Instruction
Arrange the lines below as a numbered list, dropping any blank lines.

####################

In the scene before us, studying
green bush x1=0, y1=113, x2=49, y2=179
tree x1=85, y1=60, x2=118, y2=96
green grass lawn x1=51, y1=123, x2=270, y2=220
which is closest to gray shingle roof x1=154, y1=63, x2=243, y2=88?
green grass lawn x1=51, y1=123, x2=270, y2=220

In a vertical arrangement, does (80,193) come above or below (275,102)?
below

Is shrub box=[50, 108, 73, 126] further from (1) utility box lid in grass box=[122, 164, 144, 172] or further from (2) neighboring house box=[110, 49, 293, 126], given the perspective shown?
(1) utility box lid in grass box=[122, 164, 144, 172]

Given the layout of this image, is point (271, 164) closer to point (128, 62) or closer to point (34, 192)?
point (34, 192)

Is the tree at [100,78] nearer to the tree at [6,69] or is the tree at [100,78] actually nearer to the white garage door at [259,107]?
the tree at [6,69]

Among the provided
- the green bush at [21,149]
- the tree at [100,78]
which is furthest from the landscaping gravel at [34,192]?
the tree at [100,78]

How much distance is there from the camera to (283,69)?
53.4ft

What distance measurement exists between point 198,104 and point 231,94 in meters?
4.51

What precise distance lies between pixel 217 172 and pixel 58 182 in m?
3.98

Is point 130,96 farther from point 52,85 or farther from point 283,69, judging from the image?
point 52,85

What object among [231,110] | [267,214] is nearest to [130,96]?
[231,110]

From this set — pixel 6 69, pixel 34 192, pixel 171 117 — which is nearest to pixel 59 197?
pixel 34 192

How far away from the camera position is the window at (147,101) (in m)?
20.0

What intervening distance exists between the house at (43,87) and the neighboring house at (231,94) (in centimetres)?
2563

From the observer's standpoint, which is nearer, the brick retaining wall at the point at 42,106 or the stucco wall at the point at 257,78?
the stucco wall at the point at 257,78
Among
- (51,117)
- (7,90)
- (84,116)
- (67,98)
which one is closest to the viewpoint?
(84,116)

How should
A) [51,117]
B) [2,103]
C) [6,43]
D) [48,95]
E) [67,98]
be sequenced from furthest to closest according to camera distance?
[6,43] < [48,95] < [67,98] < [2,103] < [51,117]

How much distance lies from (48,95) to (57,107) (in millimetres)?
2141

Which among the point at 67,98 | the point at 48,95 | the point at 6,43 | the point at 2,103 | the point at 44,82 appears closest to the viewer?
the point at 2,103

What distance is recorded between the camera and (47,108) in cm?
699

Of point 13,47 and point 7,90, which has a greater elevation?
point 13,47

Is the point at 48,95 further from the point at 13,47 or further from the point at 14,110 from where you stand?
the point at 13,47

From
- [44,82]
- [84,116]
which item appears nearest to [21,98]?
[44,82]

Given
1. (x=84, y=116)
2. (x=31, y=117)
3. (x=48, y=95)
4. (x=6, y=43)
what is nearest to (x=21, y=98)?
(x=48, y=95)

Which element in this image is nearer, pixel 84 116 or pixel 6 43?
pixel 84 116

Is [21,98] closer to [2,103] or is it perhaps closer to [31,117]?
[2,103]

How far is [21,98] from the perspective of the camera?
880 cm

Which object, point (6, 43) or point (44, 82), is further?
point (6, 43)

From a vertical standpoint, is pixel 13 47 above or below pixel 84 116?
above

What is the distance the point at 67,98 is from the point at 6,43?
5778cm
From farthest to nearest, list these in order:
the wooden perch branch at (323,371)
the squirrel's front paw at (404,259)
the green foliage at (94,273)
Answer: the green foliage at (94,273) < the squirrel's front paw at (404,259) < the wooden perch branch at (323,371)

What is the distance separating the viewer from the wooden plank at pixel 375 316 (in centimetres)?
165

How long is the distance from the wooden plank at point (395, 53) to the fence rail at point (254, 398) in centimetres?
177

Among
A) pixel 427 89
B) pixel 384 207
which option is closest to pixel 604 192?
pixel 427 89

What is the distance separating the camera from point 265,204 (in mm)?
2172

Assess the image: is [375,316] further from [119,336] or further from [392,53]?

####################

Solved exercise
1. In the scene before us, studying
2. green bush x1=0, y1=113, x2=49, y2=179
3. tree x1=85, y1=60, x2=118, y2=96
4. green grass lawn x1=51, y1=123, x2=270, y2=220
5. which is closest to gray shingle roof x1=154, y1=63, x2=243, y2=88?
6. green grass lawn x1=51, y1=123, x2=270, y2=220
7. In a vertical arrangement, does (80,193) come above or below (275,102)?
8. below
9. Is shrub box=[50, 108, 73, 126] further from (1) utility box lid in grass box=[122, 164, 144, 172] or further from (2) neighboring house box=[110, 49, 293, 126], given the perspective shown?
10. (1) utility box lid in grass box=[122, 164, 144, 172]
11. Given the layout of this image, is point (271, 164) closer to point (128, 62) or closer to point (34, 192)?
12. point (34, 192)
13. Is the tree at [100,78] nearer to the tree at [6,69] or is the tree at [100,78] actually nearer to the white garage door at [259,107]?
14. the tree at [6,69]
15. Among the provided
16. - the green bush at [21,149]
17. - the tree at [100,78]
18. which is furthest from the landscaping gravel at [34,192]?
19. the tree at [100,78]
20. How much distance is there from the camera to (283,69)?
21. 53.4ft
22. What distance measurement exists between point 198,104 and point 231,94 in meters?
23. 4.51
24. What precise distance lies between pixel 217 172 and pixel 58 182 in m?
25. 3.98
26. Is point 130,96 farther from point 52,85 or farther from point 283,69, judging from the image?
27. point 52,85
28. What object among [231,110] | [267,214] is nearest to [130,96]?
29. [231,110]
30. From this set — pixel 6 69, pixel 34 192, pixel 171 117 — which is nearest to pixel 59 197?
31. pixel 34 192
32. How far away from the camera position is the window at (147,101) (in m)?
33. 20.0
34. What intervening distance exists between the house at (43,87) and the neighboring house at (231,94) (in centimetres)?
35. 2563
36. From the observer's standpoint, which is nearer, the brick retaining wall at the point at 42,106 or the stucco wall at the point at 257,78?
37. the stucco wall at the point at 257,78
38. Among
39. - (51,117)
40. - (7,90)
41. - (84,116)
42. - (67,98)
43. which one is closest to the viewpoint?
44. (84,116)
45. How should
46. A) [51,117]
47. B) [2,103]
48. C) [6,43]
49. D) [48,95]
50. E) [67,98]
51. be sequenced from furthest to closest according to camera distance?
52. [6,43] < [48,95] < [67,98] < [2,103] < [51,117]
53. How much distance lies from (48,95) to (57,107) (in millimetres)?
54. 2141
55. Which among the point at 67,98 | the point at 48,95 | the point at 6,43 | the point at 2,103 | the point at 44,82 appears closest to the viewer?
56. the point at 2,103
57. What distance is recorded between the camera and (47,108) in cm?
58. 699
59. Of point 13,47 and point 7,90, which has a greater elevation?
60. point 13,47
61. Is the point at 48,95 further from the point at 13,47 or further from the point at 14,110 from where you stand?
62. the point at 13,47
63. From
64. - [44,82]
65. - [84,116]
66. which item appears nearest to [21,98]?
67. [44,82]
68. Given
69. 1. (x=84, y=116)
70. 2. (x=31, y=117)
71. 3. (x=48, y=95)
72. 4. (x=6, y=43)
73. what is nearest to (x=21, y=98)?
74. (x=48, y=95)
75. Which element in this image is nearer, pixel 84 116 or pixel 6 43?
76. pixel 84 116
77. Is [21,98] closer to [2,103] or is it perhaps closer to [31,117]?
78. [2,103]
79. How far is [21,98] from the perspective of the camera?
80. 880 cm
81. Which object, point (6, 43) or point (44, 82), is further?
82. point (6, 43)
83. From a vertical standpoint, is pixel 13 47 above or below pixel 84 116?
84. above
85. What is the distance the point at 67,98 is from the point at 6,43?
86. 5778cm
87. From farthest to nearest, list these in order:
88. the wooden perch branch at (323,371)
89. the squirrel's front paw at (404,259)
90. the green foliage at (94,273)
91. Answer: the green foliage at (94,273) < the squirrel's front paw at (404,259) < the wooden perch branch at (323,371)
92. What is the distance separating the viewer from the wooden plank at pixel 375 316 (in centimetres)?
93. 165
94. How long is the distance from the wooden plank at point (395, 53) to the fence rail at point (254, 398) in centimetres?
95. 177
96. Among
97. A) pixel 427 89
98. B) pixel 384 207
99. which option is closest to pixel 604 192?
100. pixel 427 89
101. What is the distance separating the camera from point 265,204 (in mm)?
102. 2172
103. Assess the image: is [375,316] further from [119,336] or further from [392,53]?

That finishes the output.